The takeaway from this lesson is very clear. We need to radically transform our economy and society to be prepared for whatever lies ahead.
As a silver lining of sorts, crises like the one we’re facing provide opportunities for transformative change. As the Canadian activist and author Naomi Klein reminds us:
“In times of crisis, seemingly impossible ideas suddenly become possible. But whose ideas? Sensible, fair ones, designed to keep as many people as possible safe, secure and healthy? Or predatory ideas, designed to further enrich the already unimaginably wealthy while leaving the most vulnerable further exposed?”
Therefore, the question now, for all of us, is this: Are we willing to do what it takes to make the once “impossible” idea of true equality possible for our own survival?
The road to transformational change will be incredibly difficult. It will demand that we dismantle the pillars of our unsustainable system by reckoning with our ongoing history of colonisation, the obligations owed to tangata whenua under Te Tiriti o Waitangi, rampant institutional racism, the unequal ways in which we distribute wealth — and, on a more fundamental and personal level, our deeply ingrained beliefs about what makes a person deserving of a life with dignity and what doesn’t.
Again, for many of us, embracing these radical ideas seems “impossible” and to several of us, these ideas may even seem racist, offensively socialist, repugnant, illogical and simply out of the question.

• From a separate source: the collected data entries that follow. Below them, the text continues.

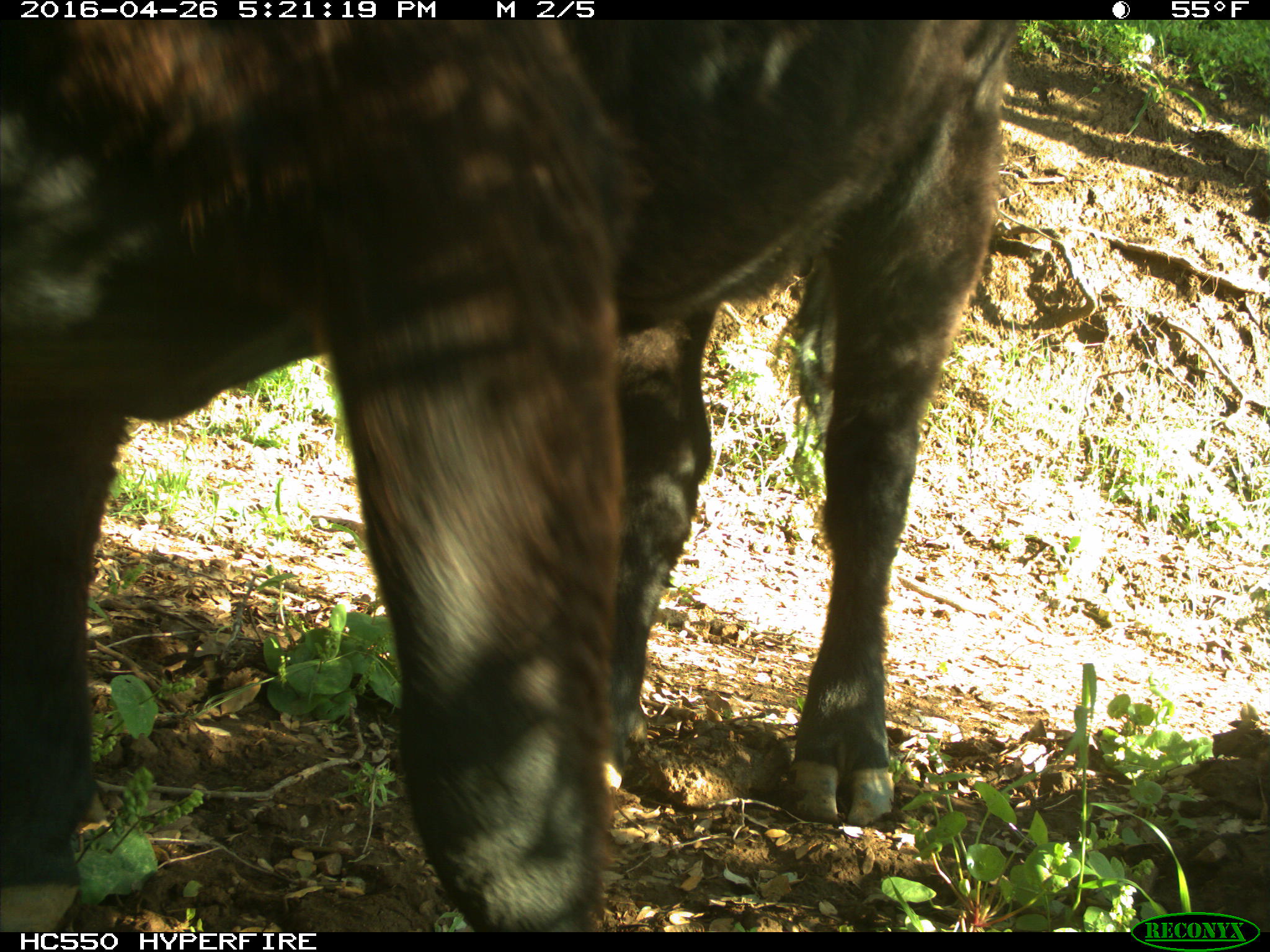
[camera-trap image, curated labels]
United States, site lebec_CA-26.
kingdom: Animalia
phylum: Chordata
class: Mammalia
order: Artiodactyla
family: Bovidae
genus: Bos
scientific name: Bos taurus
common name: domestic cow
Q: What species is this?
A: Bos taurus (domestic cow).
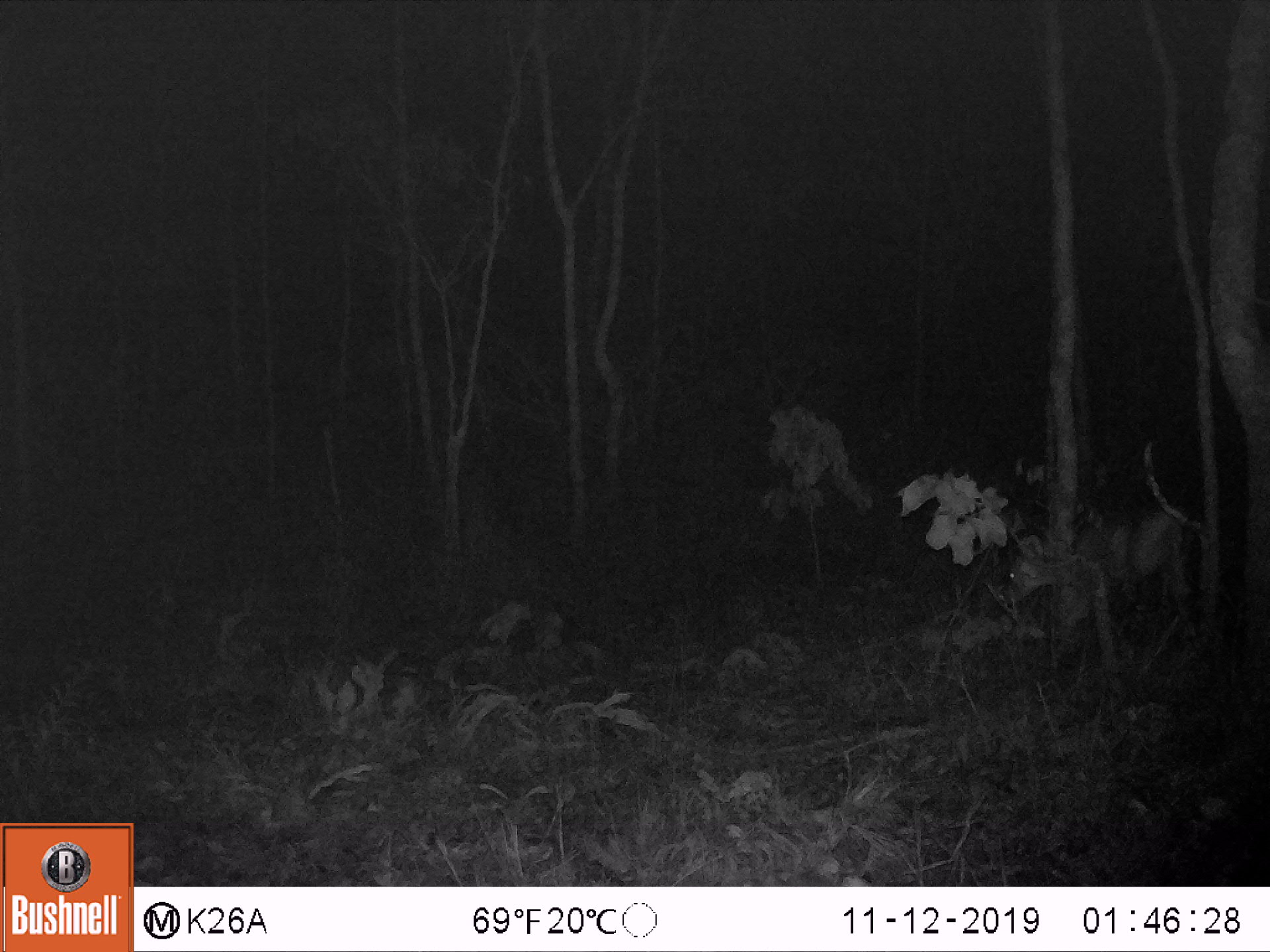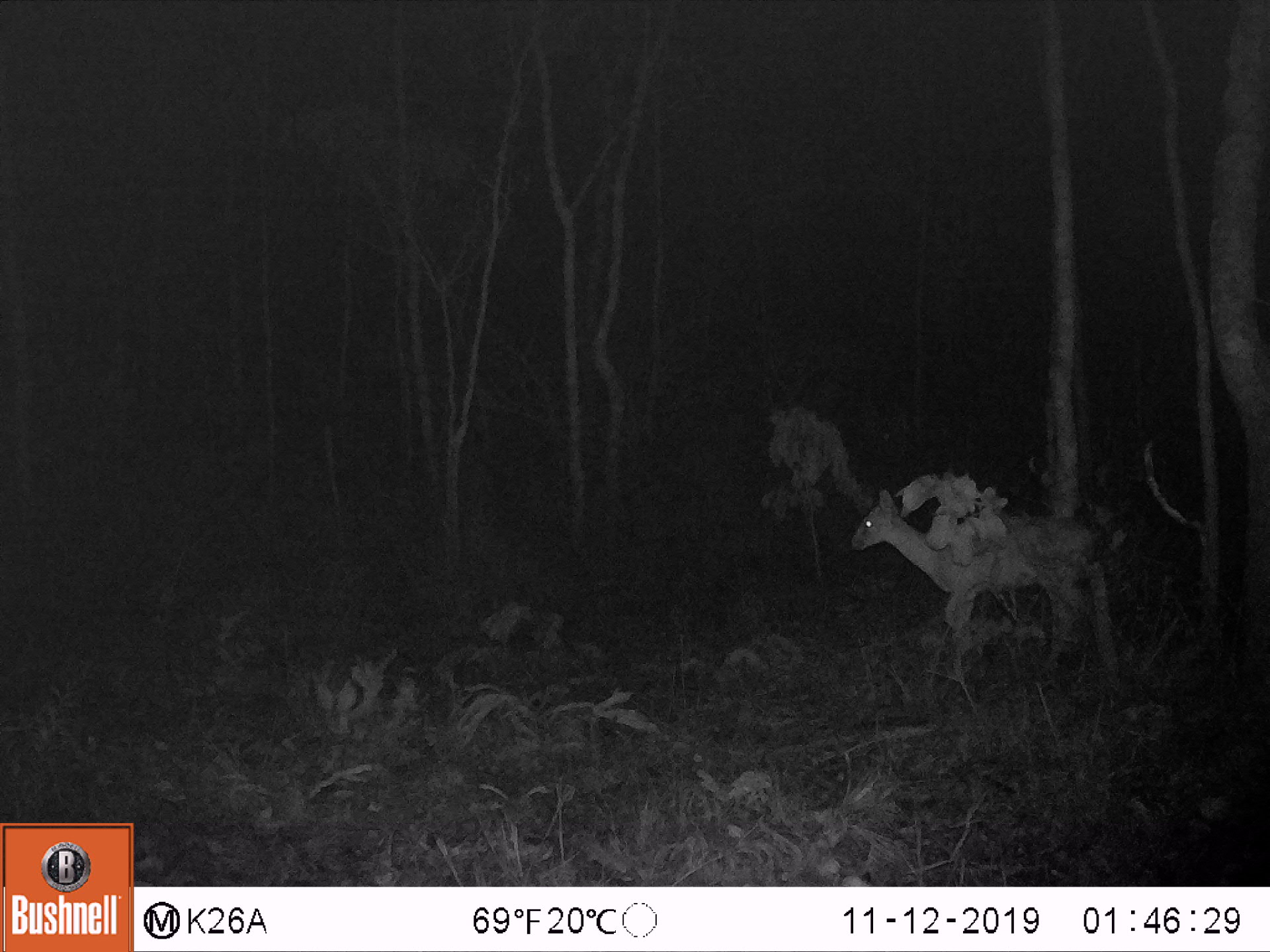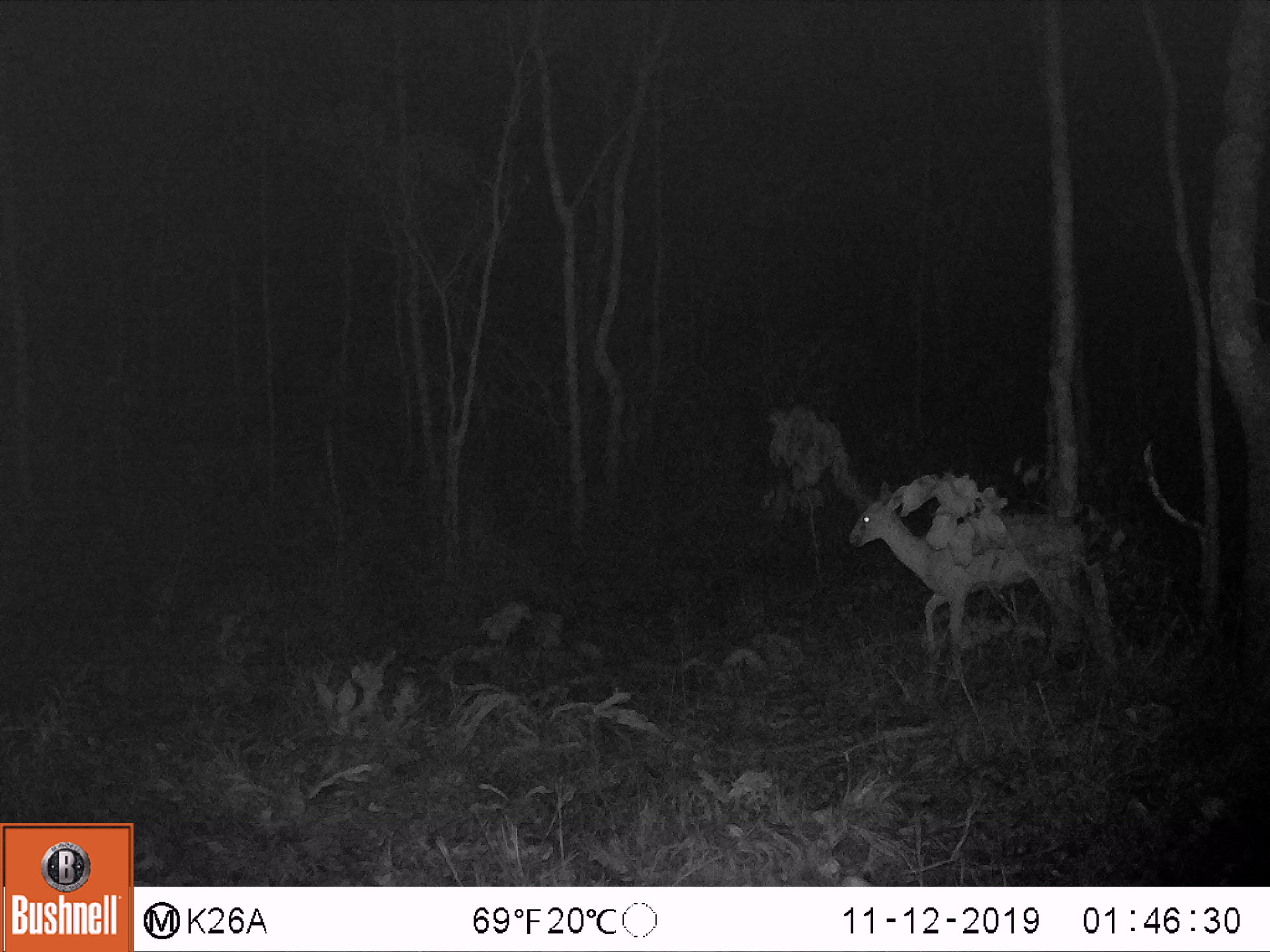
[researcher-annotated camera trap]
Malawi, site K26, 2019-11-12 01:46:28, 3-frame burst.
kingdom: Animalia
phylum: Chordata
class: Mammalia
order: Artiodactyla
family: Bovidae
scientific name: Antilopinae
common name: small antelope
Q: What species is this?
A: Small antelope (Antilopinae).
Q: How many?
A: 1.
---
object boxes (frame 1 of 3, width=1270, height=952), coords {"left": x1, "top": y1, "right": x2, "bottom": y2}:
small antelope: {"left": 1003, "top": 489, "right": 1193, "bottom": 654}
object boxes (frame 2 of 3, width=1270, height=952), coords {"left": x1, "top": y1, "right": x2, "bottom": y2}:
small antelope: {"left": 853, "top": 488, "right": 1101, "bottom": 656}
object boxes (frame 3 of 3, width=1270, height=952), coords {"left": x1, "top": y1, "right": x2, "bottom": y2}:
small antelope: {"left": 850, "top": 481, "right": 1090, "bottom": 675}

But, no matter how hard we try to dismiss these ideas, tomorrow, all of us will wake up to another day in lockdown and anxiously await more bad news about our economy and our lives as we once knew them.
It’s in this news that the lesson about our unsustainable system is being taught loud and clear, begging not to be ignored and forgotten, even when things appear to return to normal in the weeks or months to come.
Are we finally going to pay attention?